(Data items)
>> Start

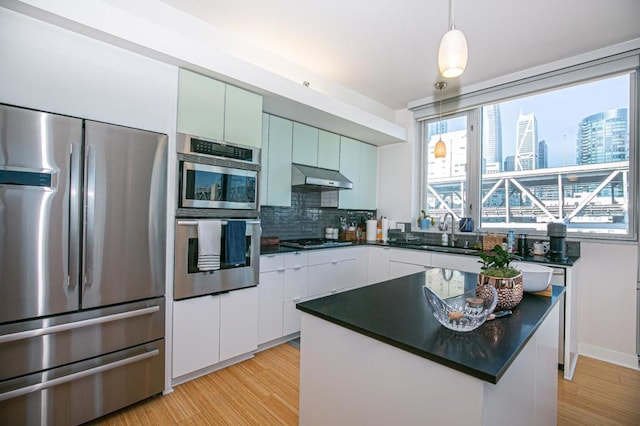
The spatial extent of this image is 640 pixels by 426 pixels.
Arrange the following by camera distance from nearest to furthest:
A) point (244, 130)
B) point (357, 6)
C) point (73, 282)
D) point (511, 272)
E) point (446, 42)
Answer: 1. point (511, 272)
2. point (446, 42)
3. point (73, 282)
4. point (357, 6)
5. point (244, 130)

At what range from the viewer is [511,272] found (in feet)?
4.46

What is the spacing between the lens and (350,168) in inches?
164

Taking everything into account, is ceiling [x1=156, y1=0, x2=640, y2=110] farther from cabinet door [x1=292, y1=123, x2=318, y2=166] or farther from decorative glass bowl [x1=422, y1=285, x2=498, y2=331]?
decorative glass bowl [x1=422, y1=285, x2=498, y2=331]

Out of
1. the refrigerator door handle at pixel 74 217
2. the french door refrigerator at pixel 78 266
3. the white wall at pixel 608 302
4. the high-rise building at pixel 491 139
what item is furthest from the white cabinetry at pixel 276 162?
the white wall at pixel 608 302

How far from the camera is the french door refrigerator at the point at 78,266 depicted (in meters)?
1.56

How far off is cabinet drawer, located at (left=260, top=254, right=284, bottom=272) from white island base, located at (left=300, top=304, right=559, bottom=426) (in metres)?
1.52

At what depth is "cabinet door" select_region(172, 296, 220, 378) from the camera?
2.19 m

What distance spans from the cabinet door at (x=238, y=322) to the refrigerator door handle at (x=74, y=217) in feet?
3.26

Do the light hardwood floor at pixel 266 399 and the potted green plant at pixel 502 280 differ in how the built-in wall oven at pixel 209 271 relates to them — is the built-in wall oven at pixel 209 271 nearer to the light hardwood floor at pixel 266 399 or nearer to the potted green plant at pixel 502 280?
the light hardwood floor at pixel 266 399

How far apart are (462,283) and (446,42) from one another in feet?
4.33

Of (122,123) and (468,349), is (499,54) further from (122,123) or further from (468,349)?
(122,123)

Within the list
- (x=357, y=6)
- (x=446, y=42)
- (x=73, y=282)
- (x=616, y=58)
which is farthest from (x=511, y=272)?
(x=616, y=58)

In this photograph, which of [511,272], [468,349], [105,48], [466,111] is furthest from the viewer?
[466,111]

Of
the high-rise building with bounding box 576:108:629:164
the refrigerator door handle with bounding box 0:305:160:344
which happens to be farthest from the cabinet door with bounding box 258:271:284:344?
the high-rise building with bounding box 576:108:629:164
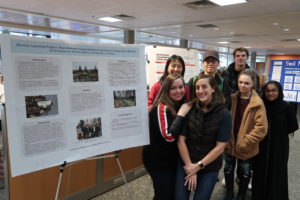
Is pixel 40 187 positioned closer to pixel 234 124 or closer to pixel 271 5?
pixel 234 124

>> End
>> Start

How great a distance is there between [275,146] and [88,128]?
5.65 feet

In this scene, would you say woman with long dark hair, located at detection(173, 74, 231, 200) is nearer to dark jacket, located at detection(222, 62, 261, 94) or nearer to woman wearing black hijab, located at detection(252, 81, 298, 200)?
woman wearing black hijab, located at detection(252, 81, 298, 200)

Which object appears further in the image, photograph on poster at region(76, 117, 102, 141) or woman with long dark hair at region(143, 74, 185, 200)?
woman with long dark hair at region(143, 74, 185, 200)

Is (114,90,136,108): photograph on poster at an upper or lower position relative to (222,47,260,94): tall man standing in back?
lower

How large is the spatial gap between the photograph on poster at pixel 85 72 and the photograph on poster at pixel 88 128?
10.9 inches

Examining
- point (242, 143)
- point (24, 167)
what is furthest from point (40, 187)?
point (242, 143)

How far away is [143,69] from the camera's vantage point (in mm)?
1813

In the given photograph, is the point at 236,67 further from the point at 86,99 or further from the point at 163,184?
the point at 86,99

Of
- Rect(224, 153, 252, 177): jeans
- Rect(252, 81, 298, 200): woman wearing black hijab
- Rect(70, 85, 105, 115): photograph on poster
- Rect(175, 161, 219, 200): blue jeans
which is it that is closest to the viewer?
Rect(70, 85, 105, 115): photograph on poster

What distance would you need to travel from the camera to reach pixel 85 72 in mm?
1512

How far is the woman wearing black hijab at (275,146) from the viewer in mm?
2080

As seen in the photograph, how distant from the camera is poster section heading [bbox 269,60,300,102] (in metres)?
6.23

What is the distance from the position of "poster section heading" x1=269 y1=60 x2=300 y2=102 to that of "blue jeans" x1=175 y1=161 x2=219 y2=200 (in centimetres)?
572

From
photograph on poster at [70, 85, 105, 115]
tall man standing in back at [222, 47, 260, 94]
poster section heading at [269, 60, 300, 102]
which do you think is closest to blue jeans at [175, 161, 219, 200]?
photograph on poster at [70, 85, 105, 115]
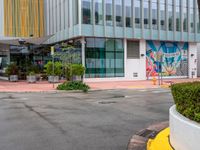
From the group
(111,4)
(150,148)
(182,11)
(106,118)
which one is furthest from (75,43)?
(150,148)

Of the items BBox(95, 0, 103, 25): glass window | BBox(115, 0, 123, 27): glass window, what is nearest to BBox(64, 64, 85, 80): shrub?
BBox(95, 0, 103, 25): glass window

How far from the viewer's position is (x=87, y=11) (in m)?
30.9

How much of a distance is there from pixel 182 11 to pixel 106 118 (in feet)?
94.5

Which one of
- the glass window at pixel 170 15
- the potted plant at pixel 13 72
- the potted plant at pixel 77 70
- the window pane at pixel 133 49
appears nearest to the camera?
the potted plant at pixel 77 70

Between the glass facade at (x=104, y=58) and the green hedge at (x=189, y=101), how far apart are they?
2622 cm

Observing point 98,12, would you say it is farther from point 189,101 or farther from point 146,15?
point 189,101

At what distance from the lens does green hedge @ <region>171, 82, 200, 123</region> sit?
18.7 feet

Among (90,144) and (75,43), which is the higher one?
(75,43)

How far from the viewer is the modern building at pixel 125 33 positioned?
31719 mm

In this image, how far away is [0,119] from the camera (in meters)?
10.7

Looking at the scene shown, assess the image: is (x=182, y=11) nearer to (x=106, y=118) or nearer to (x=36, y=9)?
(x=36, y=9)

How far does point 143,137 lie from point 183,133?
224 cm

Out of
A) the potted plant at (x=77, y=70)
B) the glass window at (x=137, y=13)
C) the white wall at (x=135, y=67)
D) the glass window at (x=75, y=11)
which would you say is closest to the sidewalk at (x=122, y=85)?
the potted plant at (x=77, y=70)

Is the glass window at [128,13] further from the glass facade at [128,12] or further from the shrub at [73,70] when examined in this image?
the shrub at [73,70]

>> End
>> Start

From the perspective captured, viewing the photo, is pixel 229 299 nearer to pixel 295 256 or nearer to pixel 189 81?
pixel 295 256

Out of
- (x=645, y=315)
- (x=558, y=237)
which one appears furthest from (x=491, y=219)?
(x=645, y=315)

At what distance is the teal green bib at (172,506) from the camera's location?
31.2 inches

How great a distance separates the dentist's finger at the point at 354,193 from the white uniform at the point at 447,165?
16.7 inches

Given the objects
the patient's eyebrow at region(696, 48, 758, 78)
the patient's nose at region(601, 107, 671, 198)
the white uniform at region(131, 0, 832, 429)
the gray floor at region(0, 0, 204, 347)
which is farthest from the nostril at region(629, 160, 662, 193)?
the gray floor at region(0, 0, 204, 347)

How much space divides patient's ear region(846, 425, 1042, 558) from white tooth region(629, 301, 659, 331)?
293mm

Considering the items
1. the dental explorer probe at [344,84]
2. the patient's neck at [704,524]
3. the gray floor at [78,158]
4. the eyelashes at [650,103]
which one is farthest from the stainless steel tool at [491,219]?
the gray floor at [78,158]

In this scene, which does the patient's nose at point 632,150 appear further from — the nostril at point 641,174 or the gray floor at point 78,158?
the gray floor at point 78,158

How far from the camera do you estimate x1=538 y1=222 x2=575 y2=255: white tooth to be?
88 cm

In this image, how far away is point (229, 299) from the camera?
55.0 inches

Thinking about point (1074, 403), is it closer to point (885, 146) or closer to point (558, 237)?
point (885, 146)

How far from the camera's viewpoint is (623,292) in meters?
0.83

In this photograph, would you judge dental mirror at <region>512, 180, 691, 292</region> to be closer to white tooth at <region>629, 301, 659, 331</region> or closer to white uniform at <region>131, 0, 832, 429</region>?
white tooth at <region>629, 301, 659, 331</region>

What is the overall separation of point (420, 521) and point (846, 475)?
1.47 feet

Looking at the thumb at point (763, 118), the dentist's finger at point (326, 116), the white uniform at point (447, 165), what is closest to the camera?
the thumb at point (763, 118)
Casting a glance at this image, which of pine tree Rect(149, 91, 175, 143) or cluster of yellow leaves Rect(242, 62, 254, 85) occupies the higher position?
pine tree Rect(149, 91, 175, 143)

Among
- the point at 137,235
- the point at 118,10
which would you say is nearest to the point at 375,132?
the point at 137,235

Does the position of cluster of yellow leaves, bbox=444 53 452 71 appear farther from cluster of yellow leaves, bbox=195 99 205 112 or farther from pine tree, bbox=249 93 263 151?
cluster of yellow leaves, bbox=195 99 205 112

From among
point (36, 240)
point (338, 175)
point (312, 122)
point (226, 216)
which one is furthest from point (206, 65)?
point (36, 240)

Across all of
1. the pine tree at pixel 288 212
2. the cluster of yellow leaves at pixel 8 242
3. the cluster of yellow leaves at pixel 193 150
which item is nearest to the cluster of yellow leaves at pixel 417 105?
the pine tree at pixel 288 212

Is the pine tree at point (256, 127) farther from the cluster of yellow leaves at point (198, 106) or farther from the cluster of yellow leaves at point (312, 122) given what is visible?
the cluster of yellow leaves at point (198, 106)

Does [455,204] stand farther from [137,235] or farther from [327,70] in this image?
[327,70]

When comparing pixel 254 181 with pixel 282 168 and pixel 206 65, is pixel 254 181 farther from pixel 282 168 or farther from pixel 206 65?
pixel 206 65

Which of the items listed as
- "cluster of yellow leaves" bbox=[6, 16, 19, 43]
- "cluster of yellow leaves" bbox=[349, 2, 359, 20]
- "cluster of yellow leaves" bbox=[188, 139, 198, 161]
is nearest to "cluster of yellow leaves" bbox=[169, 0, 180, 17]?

>> End

### Stated task
Locate every line in the material above that contains the string "handle", and copy each of those lines in full.

### Exercise answer
1. the refrigerator door handle at pixel 74 217
What distance spans from the cabinet door at (x=238, y=322) to the refrigerator door handle at (x=74, y=217) in feet?
the refrigerator door handle with bounding box 0:305:160:344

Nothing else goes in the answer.